Please return all lines from the records below that include the string "differential".

▸ **Dataset records**:
◇ ◇ ◇ ◇

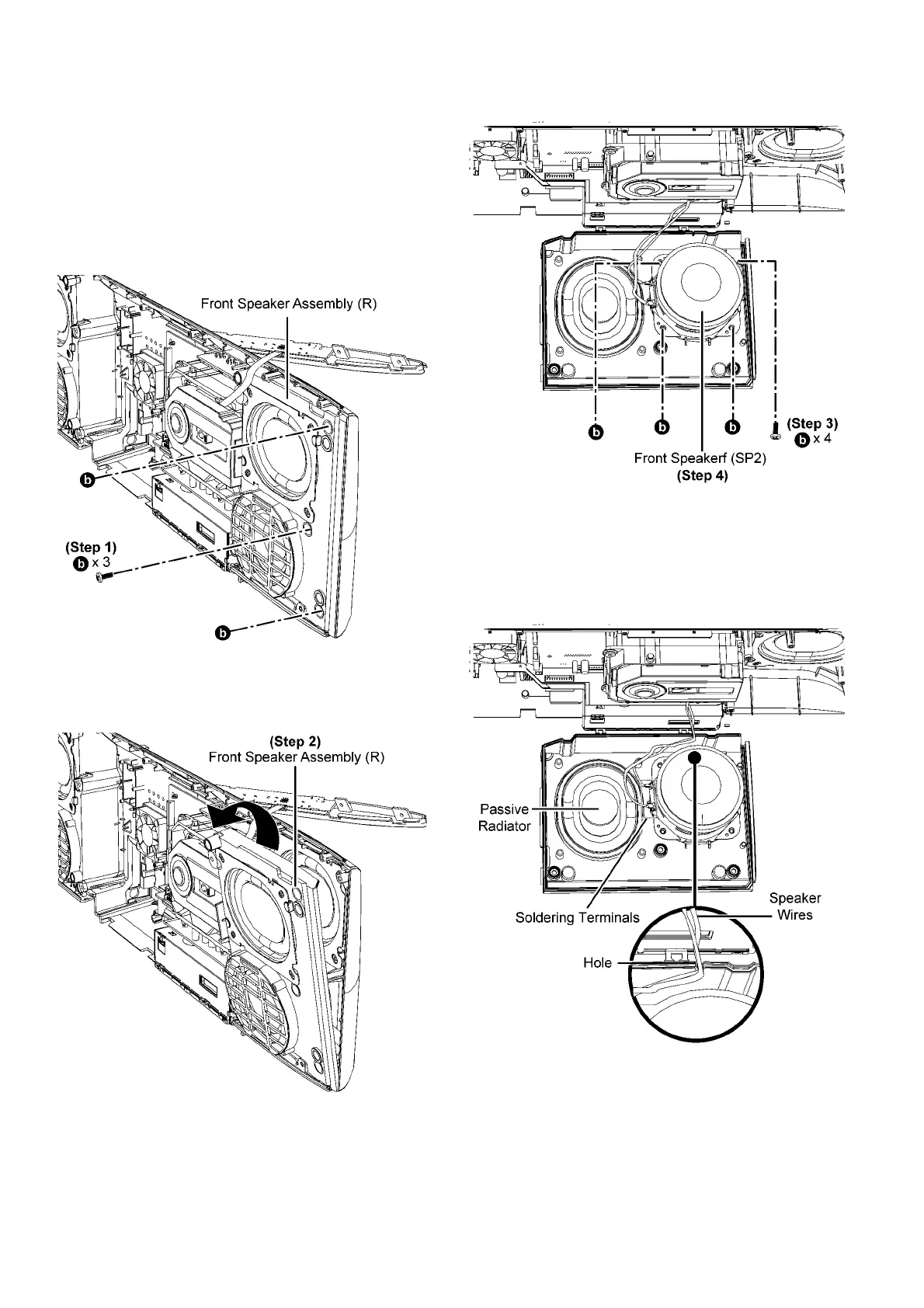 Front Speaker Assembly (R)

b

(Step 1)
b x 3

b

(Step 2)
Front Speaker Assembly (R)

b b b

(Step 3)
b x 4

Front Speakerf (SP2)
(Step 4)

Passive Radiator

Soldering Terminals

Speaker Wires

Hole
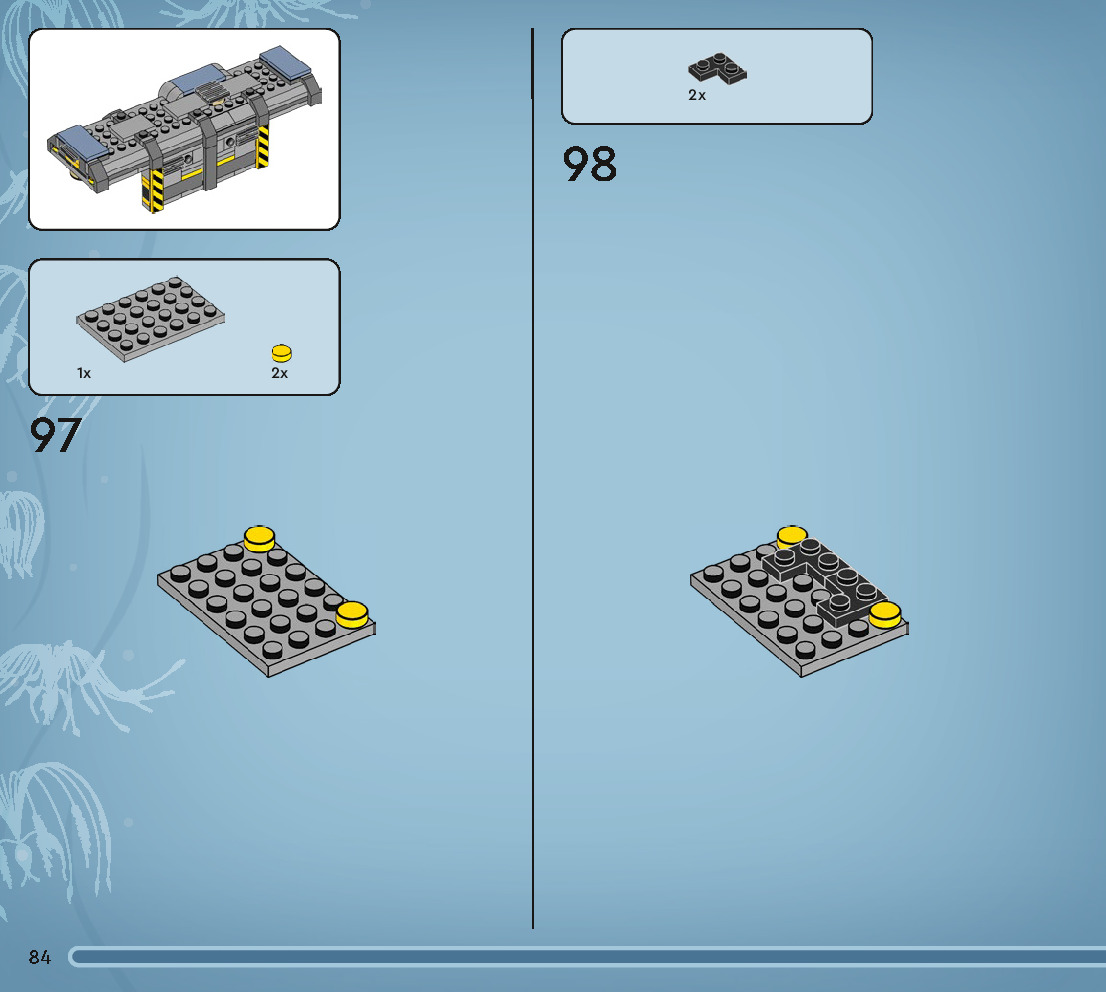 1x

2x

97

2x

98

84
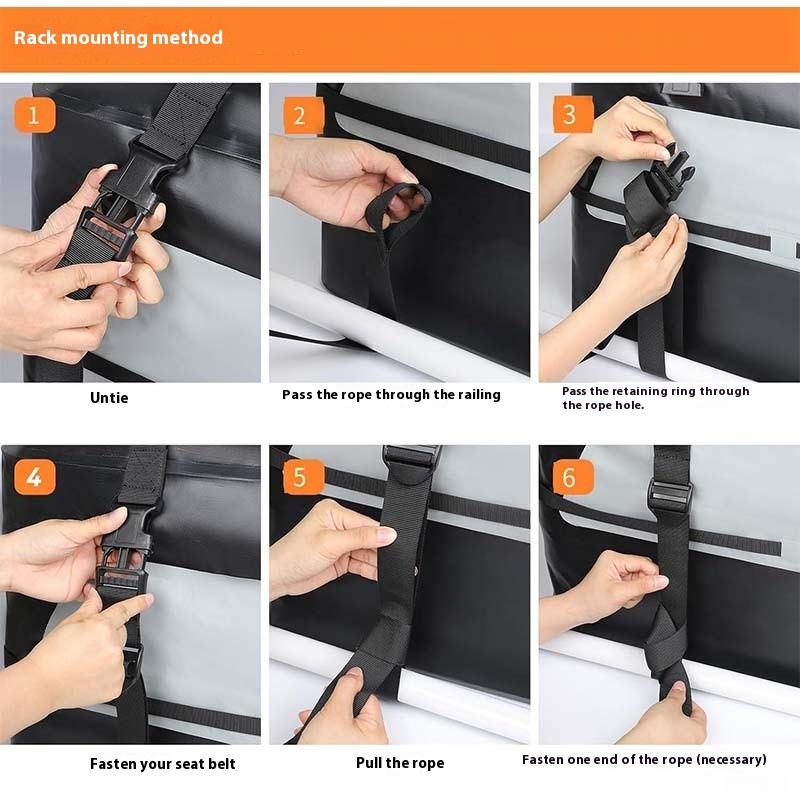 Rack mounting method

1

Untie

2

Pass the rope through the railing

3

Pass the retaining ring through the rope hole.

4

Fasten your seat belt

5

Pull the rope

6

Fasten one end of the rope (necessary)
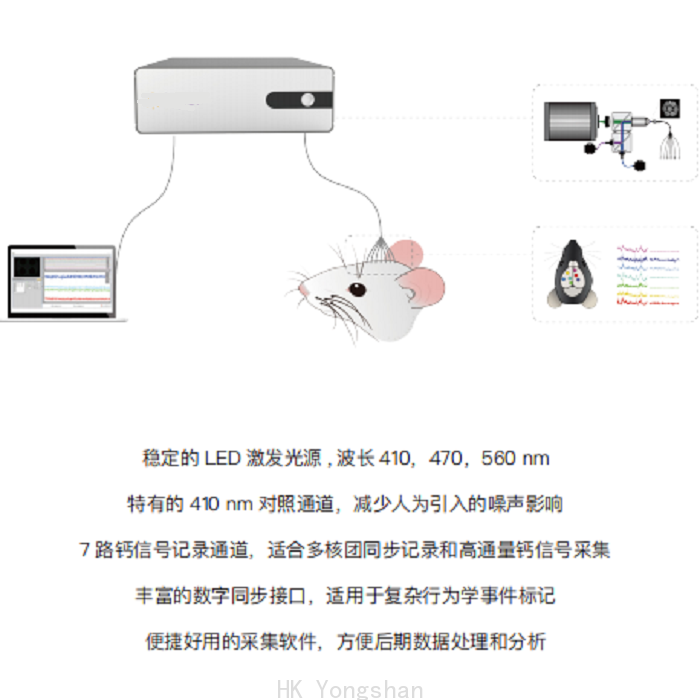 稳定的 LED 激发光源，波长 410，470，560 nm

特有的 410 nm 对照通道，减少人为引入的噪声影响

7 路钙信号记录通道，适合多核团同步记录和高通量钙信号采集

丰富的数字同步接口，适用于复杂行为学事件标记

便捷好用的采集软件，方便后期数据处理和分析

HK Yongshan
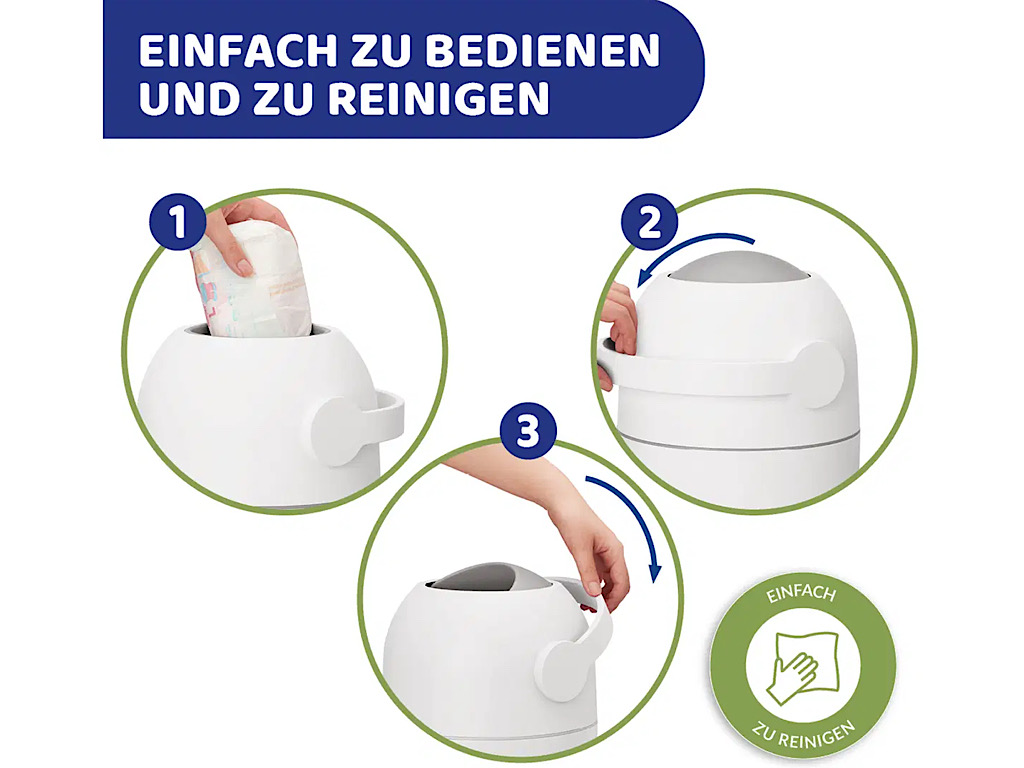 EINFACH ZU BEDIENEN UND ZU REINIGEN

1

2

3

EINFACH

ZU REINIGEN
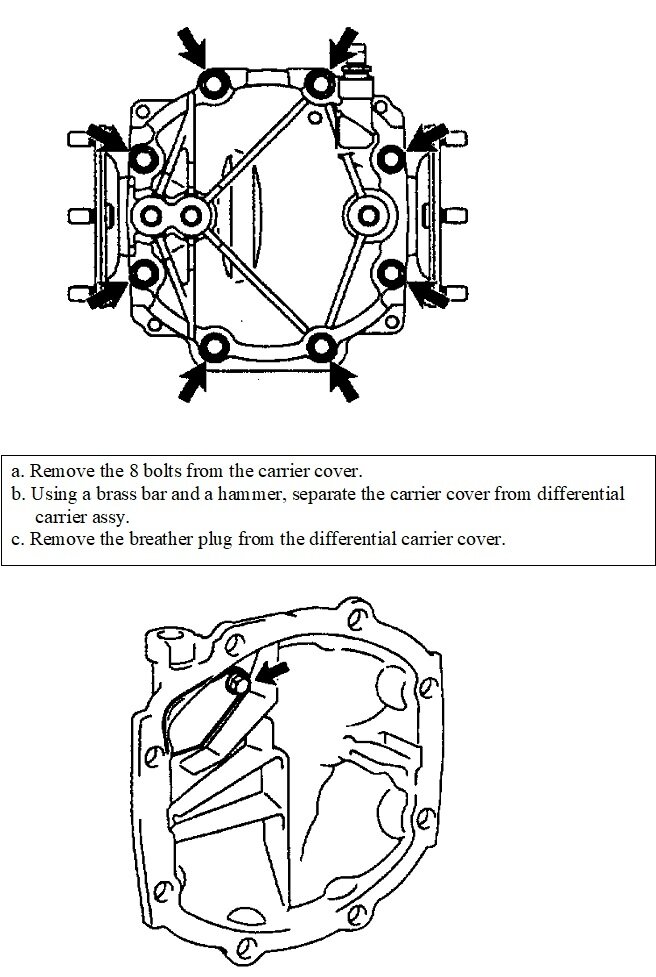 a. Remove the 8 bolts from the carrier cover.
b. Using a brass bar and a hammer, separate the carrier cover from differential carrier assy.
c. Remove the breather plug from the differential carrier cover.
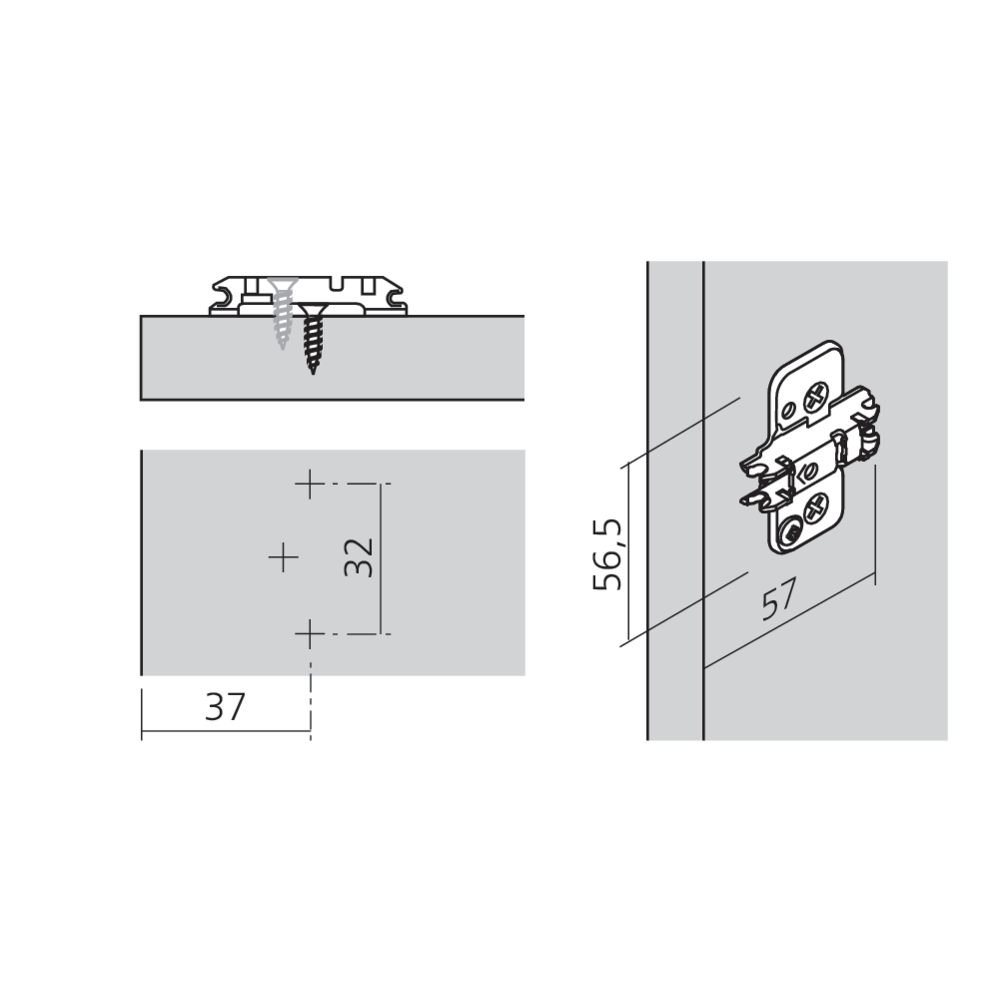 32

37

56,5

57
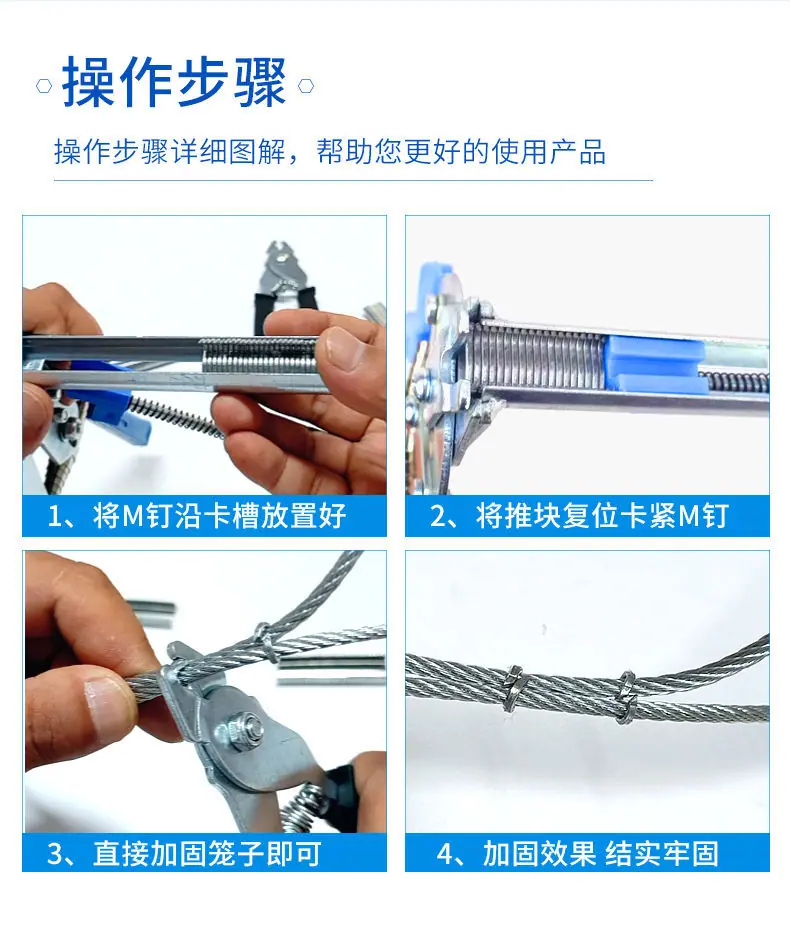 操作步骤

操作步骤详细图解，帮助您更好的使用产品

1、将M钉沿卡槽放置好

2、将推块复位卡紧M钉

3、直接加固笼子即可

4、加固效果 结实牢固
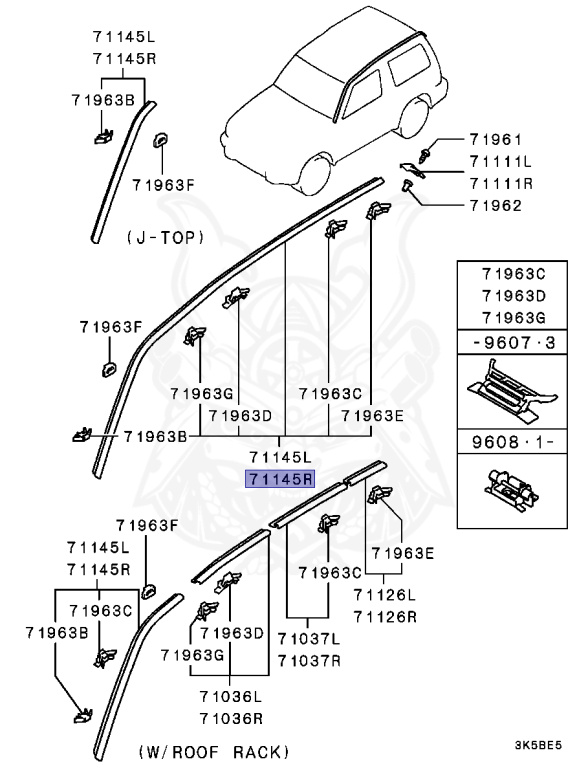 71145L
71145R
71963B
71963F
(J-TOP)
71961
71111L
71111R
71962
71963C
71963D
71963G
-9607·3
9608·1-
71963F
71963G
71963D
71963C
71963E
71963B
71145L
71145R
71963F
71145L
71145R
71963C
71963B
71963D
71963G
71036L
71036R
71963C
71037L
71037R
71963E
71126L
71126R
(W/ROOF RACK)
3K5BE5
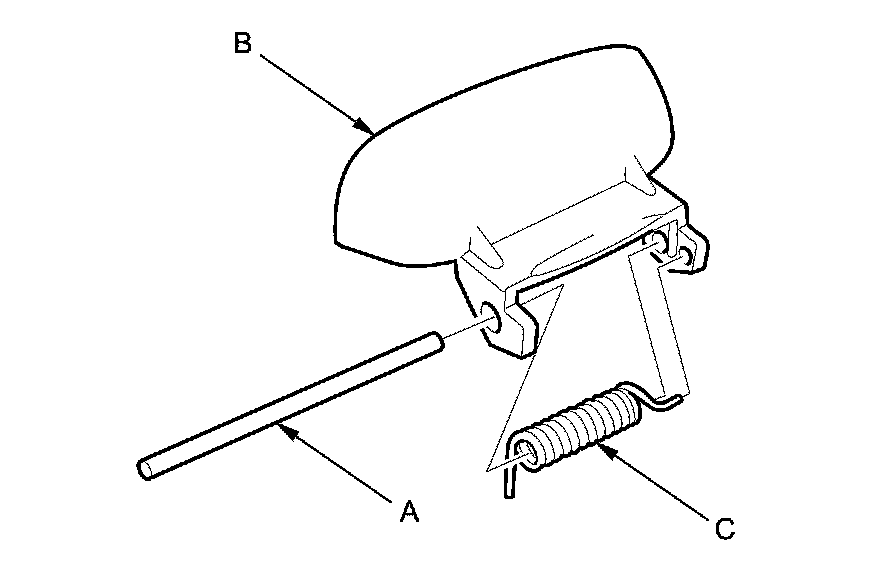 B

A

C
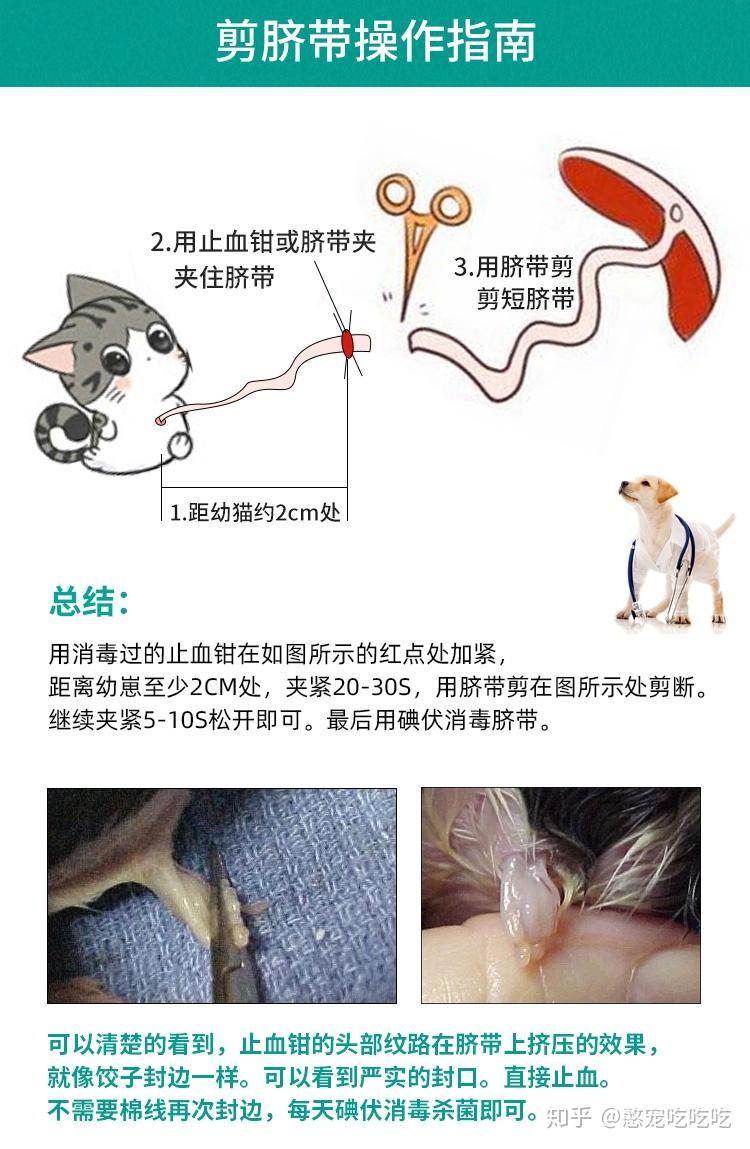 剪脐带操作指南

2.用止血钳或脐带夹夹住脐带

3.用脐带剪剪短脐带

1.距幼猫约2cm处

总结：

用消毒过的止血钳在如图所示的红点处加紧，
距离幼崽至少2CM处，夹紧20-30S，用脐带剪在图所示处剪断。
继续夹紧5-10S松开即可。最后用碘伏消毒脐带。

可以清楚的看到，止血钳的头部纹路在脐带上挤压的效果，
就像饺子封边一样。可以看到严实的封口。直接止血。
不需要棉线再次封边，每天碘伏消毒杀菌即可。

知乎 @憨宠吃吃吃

◇ ◇ ◇ ◇

▸ **Solved problem**:
b. Using a brass bar and a hammer, separate the carrier cover from differential carrier assy.
c. Remove the breather plug from the differential carrier cover.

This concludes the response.